Livorno port official Gregorio De Falco shot to fame for his orders to Francesco Schettino after the captain abandoned the Costa Concordia, which sank off Italy in 2012 in a disaster that killed 32 people.
Thousands of Italians have put themselves forward to run for the populist Five Stars (M5S) at the general election in March, according to Italian media reports, with De Falco the best known.
The movement's site crashed repeatedly Wednesday as the deadline fell. Candidates will be selected in an online vote.
De Falco, 51, hopes to be picked to run for a seat in the Senate, the Corriere della Sera daily said.
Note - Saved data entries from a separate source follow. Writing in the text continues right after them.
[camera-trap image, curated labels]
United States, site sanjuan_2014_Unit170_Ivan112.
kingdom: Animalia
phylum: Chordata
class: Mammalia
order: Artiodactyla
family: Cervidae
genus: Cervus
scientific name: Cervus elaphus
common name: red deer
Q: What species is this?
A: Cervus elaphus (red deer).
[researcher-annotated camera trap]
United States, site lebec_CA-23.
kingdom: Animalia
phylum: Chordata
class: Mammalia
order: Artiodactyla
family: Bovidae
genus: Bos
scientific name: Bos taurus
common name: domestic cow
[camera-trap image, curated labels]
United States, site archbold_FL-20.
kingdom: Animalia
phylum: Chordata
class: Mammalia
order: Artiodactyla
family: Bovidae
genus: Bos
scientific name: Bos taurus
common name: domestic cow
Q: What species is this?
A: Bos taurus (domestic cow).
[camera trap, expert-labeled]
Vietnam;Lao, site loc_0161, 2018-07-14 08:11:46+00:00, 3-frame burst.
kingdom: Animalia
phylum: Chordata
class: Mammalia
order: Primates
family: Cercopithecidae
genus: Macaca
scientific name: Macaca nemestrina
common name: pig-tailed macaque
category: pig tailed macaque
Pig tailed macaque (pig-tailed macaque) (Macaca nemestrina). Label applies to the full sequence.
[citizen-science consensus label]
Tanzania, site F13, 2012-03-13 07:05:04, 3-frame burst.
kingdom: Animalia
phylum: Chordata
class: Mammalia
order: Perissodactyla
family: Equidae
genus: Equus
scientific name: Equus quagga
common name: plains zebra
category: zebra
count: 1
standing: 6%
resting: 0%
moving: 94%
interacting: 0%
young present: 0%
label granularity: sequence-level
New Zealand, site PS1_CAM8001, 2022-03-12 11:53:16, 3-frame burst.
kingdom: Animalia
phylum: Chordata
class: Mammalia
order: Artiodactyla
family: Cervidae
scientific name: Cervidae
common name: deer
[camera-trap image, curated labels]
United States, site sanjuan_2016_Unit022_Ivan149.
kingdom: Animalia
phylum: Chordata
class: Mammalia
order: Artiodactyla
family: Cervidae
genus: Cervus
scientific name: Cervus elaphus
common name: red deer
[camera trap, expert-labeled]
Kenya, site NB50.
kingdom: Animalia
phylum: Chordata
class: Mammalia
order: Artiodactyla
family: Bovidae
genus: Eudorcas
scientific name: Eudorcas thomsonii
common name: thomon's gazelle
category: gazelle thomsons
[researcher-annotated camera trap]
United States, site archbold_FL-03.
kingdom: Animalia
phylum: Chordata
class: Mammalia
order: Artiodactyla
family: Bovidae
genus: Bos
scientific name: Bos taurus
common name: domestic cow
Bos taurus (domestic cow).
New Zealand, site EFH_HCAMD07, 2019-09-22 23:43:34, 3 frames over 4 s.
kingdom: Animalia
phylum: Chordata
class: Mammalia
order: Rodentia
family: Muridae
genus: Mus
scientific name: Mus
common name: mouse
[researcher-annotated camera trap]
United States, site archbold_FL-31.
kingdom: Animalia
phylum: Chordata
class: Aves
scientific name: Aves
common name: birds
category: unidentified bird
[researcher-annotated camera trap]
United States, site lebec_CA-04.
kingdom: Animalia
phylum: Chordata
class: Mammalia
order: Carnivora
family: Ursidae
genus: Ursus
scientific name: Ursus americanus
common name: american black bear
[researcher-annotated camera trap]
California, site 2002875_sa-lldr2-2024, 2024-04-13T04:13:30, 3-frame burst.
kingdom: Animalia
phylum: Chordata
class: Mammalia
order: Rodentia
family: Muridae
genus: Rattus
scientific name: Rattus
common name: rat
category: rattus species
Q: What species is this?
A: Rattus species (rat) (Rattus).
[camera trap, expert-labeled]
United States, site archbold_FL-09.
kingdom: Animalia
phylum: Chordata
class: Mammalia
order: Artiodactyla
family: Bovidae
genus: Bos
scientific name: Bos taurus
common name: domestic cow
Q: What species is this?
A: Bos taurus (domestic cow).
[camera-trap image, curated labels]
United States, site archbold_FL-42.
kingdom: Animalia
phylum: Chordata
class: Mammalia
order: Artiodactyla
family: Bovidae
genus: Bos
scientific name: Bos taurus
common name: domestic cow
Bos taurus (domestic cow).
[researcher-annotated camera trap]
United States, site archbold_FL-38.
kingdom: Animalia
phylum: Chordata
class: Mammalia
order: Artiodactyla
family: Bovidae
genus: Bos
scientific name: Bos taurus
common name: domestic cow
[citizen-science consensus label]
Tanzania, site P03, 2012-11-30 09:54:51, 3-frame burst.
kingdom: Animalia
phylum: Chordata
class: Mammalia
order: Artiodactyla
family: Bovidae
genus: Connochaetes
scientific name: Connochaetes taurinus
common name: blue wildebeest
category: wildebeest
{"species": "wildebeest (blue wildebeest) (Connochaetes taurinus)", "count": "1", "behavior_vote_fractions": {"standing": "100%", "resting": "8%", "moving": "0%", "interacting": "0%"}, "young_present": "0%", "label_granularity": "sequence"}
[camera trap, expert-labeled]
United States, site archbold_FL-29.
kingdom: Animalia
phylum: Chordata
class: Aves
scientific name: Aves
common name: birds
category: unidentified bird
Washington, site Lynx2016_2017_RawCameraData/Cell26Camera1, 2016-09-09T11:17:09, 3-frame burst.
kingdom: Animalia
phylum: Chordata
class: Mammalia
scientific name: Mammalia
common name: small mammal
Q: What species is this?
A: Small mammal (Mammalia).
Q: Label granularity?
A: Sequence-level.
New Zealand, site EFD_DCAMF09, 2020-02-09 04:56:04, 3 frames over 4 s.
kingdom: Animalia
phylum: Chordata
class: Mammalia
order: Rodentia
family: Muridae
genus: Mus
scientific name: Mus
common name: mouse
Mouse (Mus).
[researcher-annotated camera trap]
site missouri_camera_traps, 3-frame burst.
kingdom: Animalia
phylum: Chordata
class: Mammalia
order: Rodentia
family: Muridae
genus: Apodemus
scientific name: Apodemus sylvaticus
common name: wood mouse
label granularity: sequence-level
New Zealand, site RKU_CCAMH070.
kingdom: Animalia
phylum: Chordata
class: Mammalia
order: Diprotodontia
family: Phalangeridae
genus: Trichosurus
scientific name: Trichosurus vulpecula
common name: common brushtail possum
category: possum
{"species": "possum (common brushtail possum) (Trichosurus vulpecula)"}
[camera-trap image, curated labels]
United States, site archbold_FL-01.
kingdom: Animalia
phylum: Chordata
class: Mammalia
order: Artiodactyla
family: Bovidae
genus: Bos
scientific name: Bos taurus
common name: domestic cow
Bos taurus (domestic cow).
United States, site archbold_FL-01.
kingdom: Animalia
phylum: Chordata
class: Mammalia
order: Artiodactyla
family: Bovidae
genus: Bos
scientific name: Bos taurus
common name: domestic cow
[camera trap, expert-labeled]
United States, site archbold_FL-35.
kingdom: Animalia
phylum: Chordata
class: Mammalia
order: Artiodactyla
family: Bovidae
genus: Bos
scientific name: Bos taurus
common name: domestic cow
Schettino, dubbed "Captain Coward" by the media for abandoning ship, spent most of the evacuation on a rock as terrified passengers threw themselves off the tilting liner at night after it hit an outcrop off the island of Giglio.
A telephone call transcript later emerged of De Falco demanding the captain return to ship.
When Schettino resists, De Falco warns: "You may have managed to save yourself but there, it will really go badly... I will create a lot of trouble for you. Get on board, for fuck's sake!"
"But do you realise that it is dark and we can't see anything?" Schettino asks, leaving an incredulous De Falco to wonder: "What do you want to do, Schettino? Go home? It is dark so you want to go home?"
The conversation was seen in Italy as an allegory of the country's "two souls"; on one side the "hair-creamed godfather used to breaking the rules", on the other the military hero with rigorous ethics.
The movement did not confirm the number of aspiring M5S candidates, but Italian dailies estimated that between 2,000 and 10,000 people had uploaded bids to run.
The latest polls show the M5S pocketing some 28 percent of the vote, ahead of the ruling centre-left Democratic Party on 25 percent.
While the centre-right parties -- including former prime minister Silvio Berlusconi's Go Italy -- lag behind individually, they are expected to form a coalition which would hand them over 35 percent of the vote.